The Commercial Court has held that disputes under bills of exchange were disputes arising in connection with the underlying sales contracts pursuant to which the bills were issued. They therefore fell within the arbitration clauses contained in the contracts.

Background

In Uttam Galva Steels Ltd v Gunvor Singapore Pte Ltd [2018] 1098 (Comm), Gunvor had supplied nickel to Uttam under two master contracts. Both contracts required payment to be made against first presentation of a bill of exchange accompanied by specified supporting documentation. Both also provided that “all disputes arising out of or in connection with each Contract and/or these Terms shall be finally settled by arbitration.”

Uttar failed to pay, alleging misrepresentation and breach of contract by Gunvor. The latter therefore brought an arbitration seeking payment under the bills of exchange, or in the alternative, pursuant to the master contracts. Gunvor challenged the jurisdiction of the arbitrator on the basis that the bills of exchange were separate and autonomous contracts to which the arbitration clauses did not apply. After the arbitrator ruled that he did have jurisdiction, Gunvor applied to the Commercial Court to set the ruling aside under s.67 Arbitration Act 1996.

The decision

Picken J held that the wording of the arbitration clause was wide enough to include disputes under the bills of exchange. The parties to the underlying contracts remained the same as those under the bills of exchange. There was no rule of English law preventing an arbitration clause from applying to disputes under bills of exchange in these circumstances. As rational businesspeople, the parties were unlikely to have intended that disputes under bills of exchange which were expressly required by the contracts would be resolved in a different forum than disputes under the contracts themselves.

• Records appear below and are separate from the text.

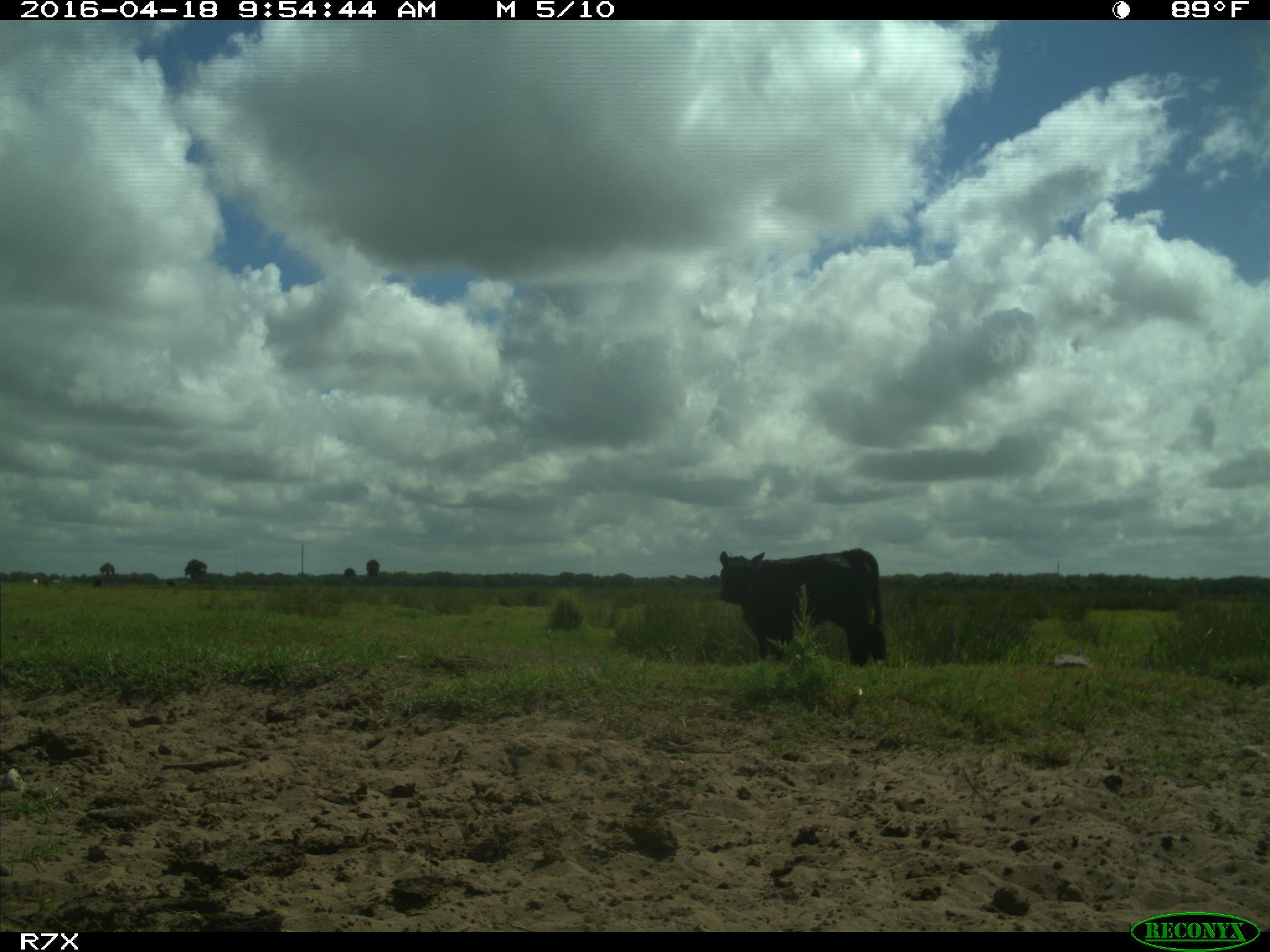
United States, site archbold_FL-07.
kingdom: Animalia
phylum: Chordata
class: Mammalia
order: Artiodactyla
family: Bovidae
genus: Bos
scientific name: Bos taurus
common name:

Perhaps surprisingly, this appears to be only the second case in which the English courts have considered whether or not an arbitration clause can encompass claims under bills of exchange. The earlier case, Nova (Jersey) Knit v Kammgarn Spinnerei [1977] 1 WLR, was governed by German law, but Lord Russell commented as an aside that he found it difficult to imagine circumstances in which English law would find that an arbitration clause applied to a bill of exchange. Although he recognised that it was possible in theory, he thought that in general the courts would assume that businesspeople intended bills of exchange to be entirely separate from the underlying contract. Picken J commented that arbitration law had moved on since the 1970s and that rational businesspeople today could be expected to take a more modern approach. He also noted that the facts in Nova Jersey were different, as the underlying contract in that case did not specify that payment would be by bills of exchange.

The decision leaves open the possibility that the outcome could have been different if the master contracts had not expressly specified the use of bills of exchange, or if the party claiming under the bills of exchange had been an endorsee rather than one of the parties to the master contracts. These points will have to be clarified in future cases. Meanwhile, this is a common-sense decision that will be welcomed by parties who regularly use bills of exchange as part of their contractual arrangements.